To my expectations, she suggested a USG to ensure that nothing is wrong. I went for a scan, and the radiologist informed me that I would have to abort! I was left numb. It was full of pain, disappointment and it was a vaginal delivery followed by D&C, where I delivered a dead fetus. This loss is something that takes off your dreams, happiness, expectations, and whatnot!
It took me few days to accept it, but since we got to go with the flow, I moved on, keeping in mind my gynecologist’s advice.
After 6 months, I again realized that I missed my period, and just after two days, I took the test, which was positive! I could not believe it, and I started to dance literally. My husband was equally happy, which further escalated my joy. This time my mother-in-law, mother, and husband were way too cautious.
They treated it normally and weren’t excited because they did not want this happiness to live short. I was in regular consultation with my doctor, and again one fine day when I hit the third month, I bled.
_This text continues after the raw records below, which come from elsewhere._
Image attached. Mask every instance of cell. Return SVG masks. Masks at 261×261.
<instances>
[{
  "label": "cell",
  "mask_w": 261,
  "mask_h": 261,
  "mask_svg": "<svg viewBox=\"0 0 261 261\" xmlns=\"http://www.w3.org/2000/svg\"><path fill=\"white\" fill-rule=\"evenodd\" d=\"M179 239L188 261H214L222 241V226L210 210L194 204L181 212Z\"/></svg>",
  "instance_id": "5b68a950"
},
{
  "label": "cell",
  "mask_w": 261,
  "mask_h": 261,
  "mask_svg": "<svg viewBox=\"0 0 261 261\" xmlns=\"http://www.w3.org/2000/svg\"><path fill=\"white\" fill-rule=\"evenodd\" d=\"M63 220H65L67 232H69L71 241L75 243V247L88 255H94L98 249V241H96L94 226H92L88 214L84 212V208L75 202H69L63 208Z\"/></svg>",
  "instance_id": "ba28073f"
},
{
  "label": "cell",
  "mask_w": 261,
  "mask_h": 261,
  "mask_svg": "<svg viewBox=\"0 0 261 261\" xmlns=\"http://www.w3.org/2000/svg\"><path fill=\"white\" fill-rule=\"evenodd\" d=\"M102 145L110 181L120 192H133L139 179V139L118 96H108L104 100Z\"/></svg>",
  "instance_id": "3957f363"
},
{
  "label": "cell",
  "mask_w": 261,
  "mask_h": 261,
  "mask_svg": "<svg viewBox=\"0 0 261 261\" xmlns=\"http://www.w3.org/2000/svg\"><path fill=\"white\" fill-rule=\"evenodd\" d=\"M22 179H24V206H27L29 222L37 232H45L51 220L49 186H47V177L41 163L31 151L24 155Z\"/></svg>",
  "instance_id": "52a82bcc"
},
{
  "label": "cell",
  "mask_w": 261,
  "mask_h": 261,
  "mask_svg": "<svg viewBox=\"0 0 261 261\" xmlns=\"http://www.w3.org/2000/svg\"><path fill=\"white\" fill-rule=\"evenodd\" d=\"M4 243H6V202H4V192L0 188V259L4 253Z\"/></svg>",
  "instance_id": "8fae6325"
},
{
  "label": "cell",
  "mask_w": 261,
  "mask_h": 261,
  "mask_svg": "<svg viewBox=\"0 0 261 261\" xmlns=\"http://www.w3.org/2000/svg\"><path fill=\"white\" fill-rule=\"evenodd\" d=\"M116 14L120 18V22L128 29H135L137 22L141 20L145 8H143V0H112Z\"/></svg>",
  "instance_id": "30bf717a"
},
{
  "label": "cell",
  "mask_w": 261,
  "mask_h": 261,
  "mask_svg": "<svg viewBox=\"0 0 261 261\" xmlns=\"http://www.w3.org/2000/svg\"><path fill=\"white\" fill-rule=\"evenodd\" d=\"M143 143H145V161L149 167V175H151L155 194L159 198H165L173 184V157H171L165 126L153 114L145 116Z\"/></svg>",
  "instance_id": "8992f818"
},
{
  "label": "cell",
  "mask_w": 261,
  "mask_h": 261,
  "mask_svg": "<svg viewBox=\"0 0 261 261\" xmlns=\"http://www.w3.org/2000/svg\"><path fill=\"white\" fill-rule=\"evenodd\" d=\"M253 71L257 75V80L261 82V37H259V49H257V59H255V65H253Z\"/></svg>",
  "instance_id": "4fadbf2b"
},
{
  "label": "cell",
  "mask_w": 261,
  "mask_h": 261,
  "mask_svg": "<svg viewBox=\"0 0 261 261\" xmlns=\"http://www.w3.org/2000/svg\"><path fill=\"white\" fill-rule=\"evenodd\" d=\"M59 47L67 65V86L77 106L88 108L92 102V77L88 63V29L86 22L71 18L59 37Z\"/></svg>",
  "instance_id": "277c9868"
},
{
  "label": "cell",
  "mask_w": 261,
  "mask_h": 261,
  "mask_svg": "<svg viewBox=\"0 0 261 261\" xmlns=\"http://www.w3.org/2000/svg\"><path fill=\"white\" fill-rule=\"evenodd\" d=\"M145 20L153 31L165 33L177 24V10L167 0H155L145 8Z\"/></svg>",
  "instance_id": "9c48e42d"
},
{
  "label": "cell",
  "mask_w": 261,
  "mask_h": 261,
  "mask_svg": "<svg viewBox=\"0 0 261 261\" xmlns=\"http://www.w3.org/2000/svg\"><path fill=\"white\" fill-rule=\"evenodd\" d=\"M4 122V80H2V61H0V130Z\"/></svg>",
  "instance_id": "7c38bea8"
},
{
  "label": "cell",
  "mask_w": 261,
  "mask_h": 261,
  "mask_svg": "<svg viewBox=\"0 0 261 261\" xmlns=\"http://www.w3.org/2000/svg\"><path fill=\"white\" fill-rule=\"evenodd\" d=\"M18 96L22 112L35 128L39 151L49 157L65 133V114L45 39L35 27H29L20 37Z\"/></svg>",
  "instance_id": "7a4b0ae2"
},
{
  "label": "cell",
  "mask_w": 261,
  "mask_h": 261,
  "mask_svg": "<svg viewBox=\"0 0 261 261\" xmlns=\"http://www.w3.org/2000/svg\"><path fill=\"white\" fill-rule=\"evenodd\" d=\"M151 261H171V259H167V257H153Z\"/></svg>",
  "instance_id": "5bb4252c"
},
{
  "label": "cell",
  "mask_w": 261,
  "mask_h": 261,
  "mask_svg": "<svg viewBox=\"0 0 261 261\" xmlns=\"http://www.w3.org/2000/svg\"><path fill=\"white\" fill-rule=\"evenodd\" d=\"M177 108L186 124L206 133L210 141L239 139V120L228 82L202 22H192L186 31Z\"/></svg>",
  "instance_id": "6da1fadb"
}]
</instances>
I immediately called up the doctor and asked for her advice, to which she said that I need to have an immediate ultrasound.
Besides this, she really scared me by reminding me that I lost my precious baby during this tenure of pregnancy only. I just can’t explain how nervous I was, and I am pretty sure that never ever before the walls of that USG room heard the prayers I was enchanted at that time.
Thankfully the baby was fine, but I had a low-lying placenta, to which the doctor advised that I will have to be on complete bed rest, which means I was allowed to move out only to use the loo and take a bath on alternative days. It was so suffocating. I wanted to be active. I wanted to go out, perform household chores for which I was strictly restricted.
Time flew, the lockdown was announced, which was indeed the best phase of my pregnancy because of my husband’s constant presence with me. I was elated, and I actually started enjoying my pregnancy. Another reason was the placenta which went back to its normal place, and I was allowed home-rest. I was able to move around freely, do work, and exercise simply.
15 days before I gave birth, I experienced severe pain in my left abdomen. I thought it’s labor pain, but it came out to be false contractions. I was not disappointed because there were still some 25 days to my due date, so we returned home with a sigh of relief.
I visited my gynecologist after next to next week for a routine check-up. She examined me and asked me to get admitted the next day at 10 pm for augmentation of labor following the covid test. Per the Doctors advice, I tested myself for COVID. The very next day, to my surprise, I started feeling contractions. Thankfully, the COVID report was negative. I could not bear the pain, and I asked my husband to leave for the hospital.
Upon reaching, the doctor confirmed that I am 2cm dilated and contractions are regular. The pain intensified, and the contractions were more frequent. Doctors were coming and checking again and again. I just can’t describe how God strengthens a mother to bare such pain. After suffering some 19 hours of ‘the labor pain,’ I gave birth to my son following vacuum-assisted vaginal delivery.
I forgot everything that happened to me in the last 24 hours by just having his look. His face was so innocent, right in front of my face while writing about my story.
I just wish I could relive those moments and see how miraculous it is becoming a mother. I pray to God that each mother remains healthy and gives birth to a happy and healthy kid.